Two sentences. No -ly adverbs. No "significantly." More specific (cites the 100B parameter threshold). Slightly longer sentences.
Grade: pass, slightly more informative. Cost: $0.000544, 1,533 ms.
GPT-4o Mini
Models with over 100B parameters plateau in accuracy on well-specified tasks but improve on complex reasoning tasks. Practitioners should consider using mid-sized models for most production workloads to balance cost and performance.
Two sentences. No rule violations. Factually accurate. Compact.
Grade: pass. Cost: $0.000052, 1,412 ms.
Summary task: three-way tie in correctness. Gemini wins on cost/speed. Haiku adds the most specificity. GPT-4o Mini is the middle ground.
The Leaderboard
| Dimension | Winner | Runner-up |
|---|---|---|
| Cheapest | Gemini 2.5 Flash Lite | GPT-4o Mini |
| Fastest | Gemini 2.5 Flash Lite (by latency); Haiku (by tokens/sec on some tasks) | — |
| Best code correctness | GPT-4o Mini / Gemini (tie) | — |
| Best math reasoning | Claude Haiku | GPT-4o Mini |
| Most consistent instruction-following | GPT-4o Mini | Claude Haiku |
| Weirdest failure mode | Claude Haiku (wrote parser that calls Claude API) | — |
Claude Haiku 4.5 is priced like the premium option in the budget tier, and on math-reasoning tasks it earns that premium — you get cleaner chains of thought and more specificity. But on code tasks, Haiku is actively dangerous in a way Gemini and GPT-4o-mini are not: it hallucinated an architecture where none was asked for.
The Pragmatic Pick
If you want one model for everything budget-tier: GPT-4o Mini. It wasn't the outright winner on any single axis, but it passed every test without a pathology and cost less than Haiku by an order of magnitude.
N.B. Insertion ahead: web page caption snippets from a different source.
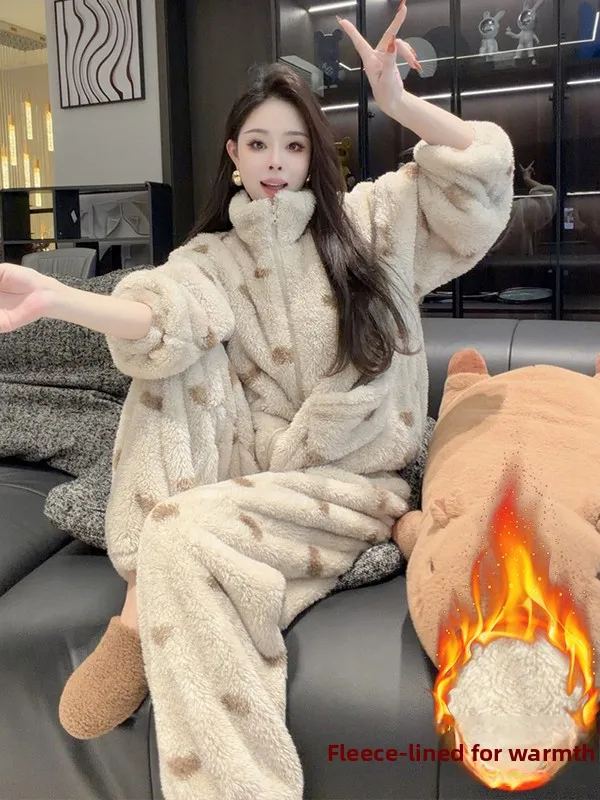 

Fashionable Heart Sweater Jacket And Wide Leg Pants Two Piece Set for Women Casual Winter New Arrival All Matched Set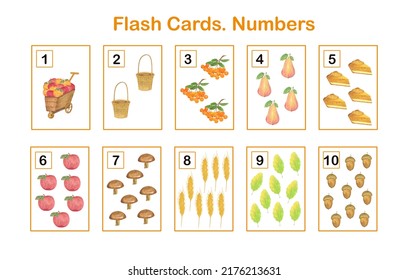 Number learning printable flash cards, educational English worksheet for kids, nursery, kindergarten, pre-school or leisure activity, teachers resources, games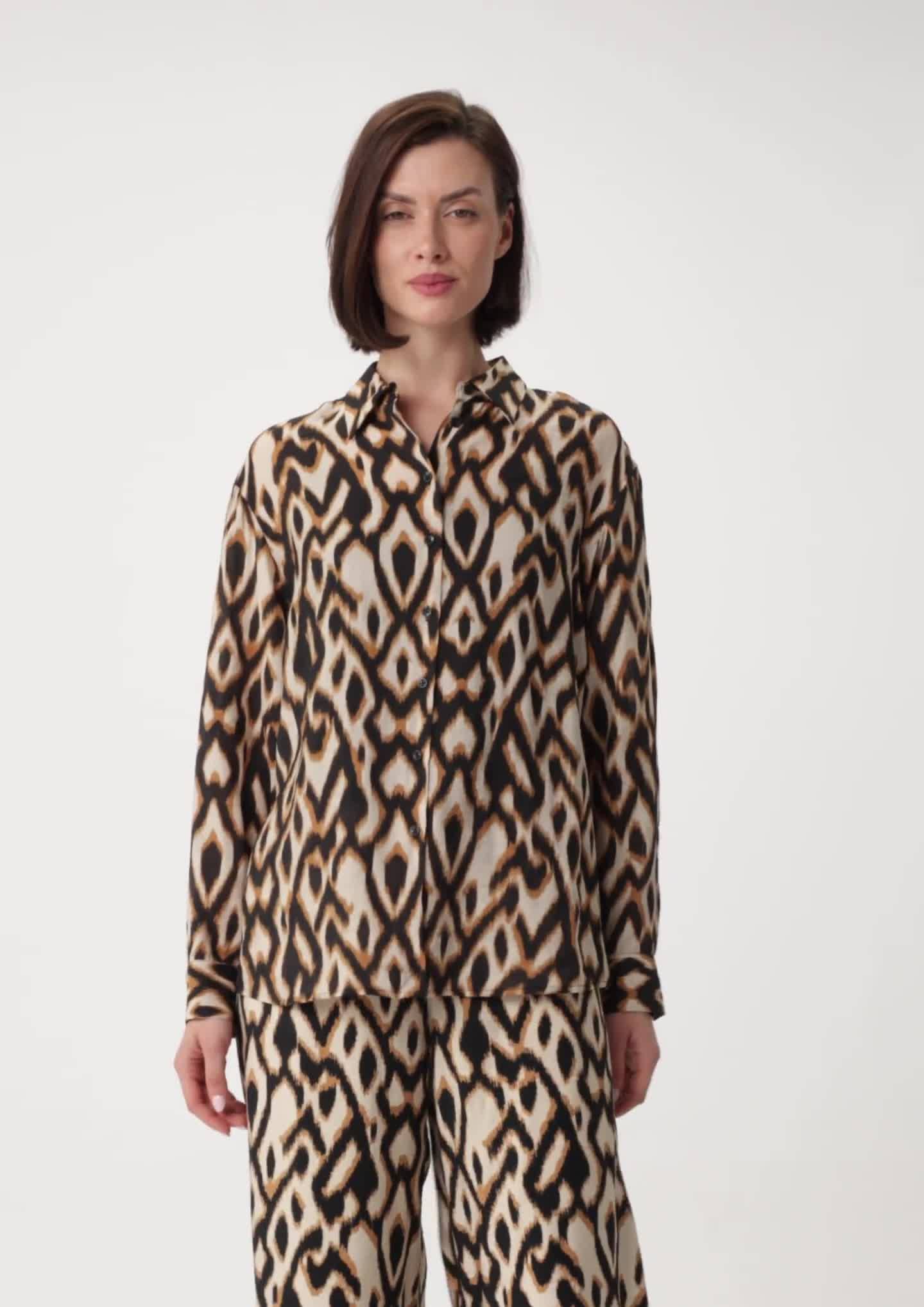 comma Lässige Hemdbluse aus Viskosemix mit All-over-Print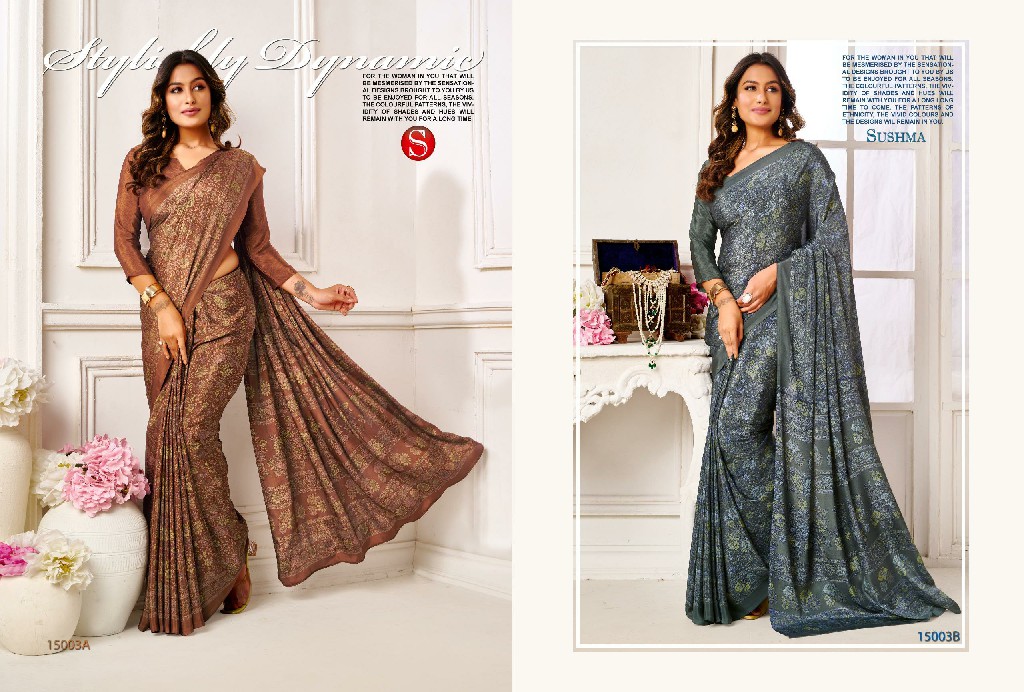 Sushma Dynamic Wholesale Printed Crepe Sarees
If you're cost-optimizing aggressively: Gemini 2.5 Flash Lite. Fastest, cheapest, passed every test when given enough token budget. Raise max_tokens on reasoning tasks or it'll truncate.
If you're doing structured reasoning and need the cleanest chain-of-thought: Claude Haiku 4.5. But do not use it for generic code generation without output review. The "solve parsing by calling another LLM" pattern will show up in other prompts too.
The Bigger Picture
The cheap-fast-smart triangle is real but the corners have moved. All three budget-tier models from 2026 would have been frontier models in 2024. The cost of "good enough for most work" is now under $0.001/request. The question is no longer can you afford quality — it's whether you're routing the right tasks to the right tier.
For the full cross-tier picture, see the 300x price spread analysis. For when you should pay premium, see the task-type decision framework.
Tests run 2026-04-19 via the Promptster MCP server. Temperature 0.1–0.3 depending on task. GPT-5 Mini excluded due to consistent API errors; GPT-4o Mini substituted. All raw response data available on request.